TO DO
1. In the write-up on MySQL partition tables, how many DELETE statements per second does the rule of thumb allow?
2. From the write-up on MySQL partition tables, reproduce the passage starting at "- Finally queries" and ending at "is called pruning.".
3. Pick up the write-up on MySQL partition tables right after its last sentence and keep writing.

EXCERPT PROVIDED
━━━━━━━━━━━━━━━━
One solution is to code some logic into the application to switch SQL tables based on the create date of the row and map it to a table. This works but its not very clean.
Another solution is to walk the table in question and delete the old rows with DELETE statements. This is not good. The reason is DELETE IS VERY slow. In fact, the rule of thumb is this. You can do 10000s of SELECTS per seconds 10000s of Updates per second 1000s of Inserts per second, 10s of deletes a second. (I am hand waving and being general here). Additionally for INNODB (from this point just assume I am putting everything in the context of using INNODB) DELETES undo references are stored in the master ibdata file for innodb growing said data file unbounded over time. Ever notice that it grows even with innodb_file_per_table on? That's from deletes actions and is useless data. Additionally the only way to shrink that file is to do a full export to text and import after blowing away the master ibdata file(s).
Another solution is a mySQL partition table, think of it as a layer that sits in-front of the storage engine and relies heavily on the optimizer. The partition table maps statements based on the partition setup to the correct underlying tables. So, if you have 12 partitions for a table called FacebookInviteHistory, there will be 12 STORAGE ENGINE TABLES for the partition table FacebookInviteHistory in the format of
FacebookInviteHistory#P#<PartitionName>.ibd
Where FacebookInviteHistory is a pointer table in the format of
FacebookInviteHistory.par
FacebookInviteHistory.frm
The benefits of using partition table is the following:
- Underlying tables can be assigned to specific disk media.
- Aggregate functions such as sum and count can easily be parallelized across all partitions providing very quick access to results.
- Data that loses it usefulness can be easily removed by dropping the partition containing only that data.
- Finally queries can be greatly optimized by the fact that data satisfying a given where clause can be stored only on 1 or more partitions which automatically excludes looking at other partitions-this is called pruning.
━━━━━━━━━━━━━━━━
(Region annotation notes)

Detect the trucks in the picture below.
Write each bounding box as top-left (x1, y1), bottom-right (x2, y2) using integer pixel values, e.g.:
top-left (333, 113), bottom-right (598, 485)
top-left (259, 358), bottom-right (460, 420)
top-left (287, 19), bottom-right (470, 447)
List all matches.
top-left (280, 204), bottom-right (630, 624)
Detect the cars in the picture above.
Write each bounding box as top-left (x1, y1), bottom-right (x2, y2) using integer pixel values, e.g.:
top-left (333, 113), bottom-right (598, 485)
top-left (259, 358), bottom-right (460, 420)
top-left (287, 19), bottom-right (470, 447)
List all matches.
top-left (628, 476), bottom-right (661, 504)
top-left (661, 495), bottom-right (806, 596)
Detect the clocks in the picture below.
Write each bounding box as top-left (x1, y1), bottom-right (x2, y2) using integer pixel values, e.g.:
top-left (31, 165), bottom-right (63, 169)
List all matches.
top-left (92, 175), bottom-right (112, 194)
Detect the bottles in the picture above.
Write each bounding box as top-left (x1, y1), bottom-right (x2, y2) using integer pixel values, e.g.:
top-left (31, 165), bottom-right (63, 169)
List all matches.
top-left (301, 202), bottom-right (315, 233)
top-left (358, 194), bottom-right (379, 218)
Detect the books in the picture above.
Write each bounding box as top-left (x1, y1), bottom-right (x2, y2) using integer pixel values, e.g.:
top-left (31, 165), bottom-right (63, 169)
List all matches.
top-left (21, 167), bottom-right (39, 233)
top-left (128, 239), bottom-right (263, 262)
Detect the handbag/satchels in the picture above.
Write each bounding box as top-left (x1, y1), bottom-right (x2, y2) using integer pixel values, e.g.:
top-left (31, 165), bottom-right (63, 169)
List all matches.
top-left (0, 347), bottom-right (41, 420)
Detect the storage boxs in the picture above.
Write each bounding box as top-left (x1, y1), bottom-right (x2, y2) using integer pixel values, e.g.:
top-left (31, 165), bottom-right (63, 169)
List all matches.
━━━━━━━━━━━━━━━━
THE RESPONSES
1. Tens of deletes per second.

2.
- Finally queries can be greatly optimized by the fact that data satisfying a given where clause can be stored only on 1 or more partitions which automatically excludes looking at other partitions-this is called pruning.

3.
This being said it still looks like a good feature to use but I have some questions which Google could not answer for me.
Question: Does adding or dropping partitions lock other partitions?
Short Answer: No
Long Answer:
For this table:
CREATE TABLE PartitionTest ( senderId bigint(20) unsigned NOT NULL, recipientId bigint(20) unsigned NOT NULL, createDate datetime NOT NULL DEFAULT 0, PRIMARY KEY (senderId, recipientId, createDate) ) PARTITION BY RANGE ( TO_DAYS(createDate) ) ( PARTITION Jan2012 VALUES LESS THAN (TO_DAYS('2012-02-01')), PARTITION Feb2012 VALUES LESS THAN (TO_DAYS('2012-03-01')), PARTITION Mar2012 VALUES LESS THAN (TO_DAYS('2012-04-01')), PARTITION Apr2012 VALUES LESS THAN (TO_DAYS('2012-05-01')), PARTITION May2012 VALUES LESS THAN (TO_DAYS('2012-06-01')), PARTITION Jun2012 VALUES LESS THAN (TO_DAYS('2012-07-01')), PARTITION Jul2012 VALUES LESS THAN (TO_DAYS('2012-08-01')) );
I wrote a benchmarking tool that simulates my type of concurrency writing at double the rate. Think of this tool as mysqlslap but specific for my table structures and load. Next I ran an administration command to add a partition drop it and add it again.
mysql> ALTER TABLE PartitionTest ADD PARTITION (PARTITION Aug2012 VALUES LESS THAN (TO_DAYS('2012-09-01'))); Query OK, 0 rows affected (0.03 sec) Records: 0 Duplicates: 0 Warnings: 0 mysql> ALTER TABLE PartitionTest DROP PARTITION Aug2012; Query OK, 0 rows affected (0.02 sec) Records: 0 Duplicates: 0 Warnings: 0 mysql> ALTER TABLE PartitionTest ADD PARTITION (PARTITION Aug2012 VALUES LESS THAN (TO_DAYS('2012-09-01'))); Query OK, 0 rows affected (0.04 sec) Records: 0 Duplicates: 0 Warnings: 0
QPS from the tool did not drop.
Question: Can you create a circular queue of Partition tables?
Short Answer: No in 5.1, Yes in 5.6 sort of.
Long Answer:
Lets imagine you wanted to create 12 partitions with a RANGE ON MONTH(createDate) each month would map to one of the 12 partitions. The goal is to drop data that is over two months old, so on June 1st-Jan to April's data can be dropped. This does not work in 5.1. In 5.1 you need to add ranges that is greater then the previous range. In 5.6 you can truncate a partition. But in both mysql versions pruning just does not work on a range on MONTH of createDate so its just not an efficient partition for reads. For date and datetime fields TO_DAYS and YEAR, are pruning friendly. In 5.6 TO_SECONDS is pruning friendly. For some good reading check out Mikael's blog on 5.1 and 5.6 date columns and pruning. Try not to use timestamp columns when partitioning data. Its been very buggy in the past and does not work well with pruning. Even though you may save 4 bytes per row with timestamp the work is just not in place to partition TIMESTAMP COLUMNS.
Question: Can you force reading from a partition?
Short Answer: Yes with some work in 5.1 but in 5.6 the feature is better.
Long Answer: If you know how the data is partitioned you can construct SQL to read the entire partition in 5.1. In 5.6 there is a command to read from a partition.
Question: For a partition of months why not use a LIST Type Partition? *From a comment below but made pretty*
Short Answer: datetime doesn't support MONTH for pruning.
Long Answer: Pruning on Lists for datetime is only optimized for TO_DAYS, YEAR according to the documentation. Every partition would be queried.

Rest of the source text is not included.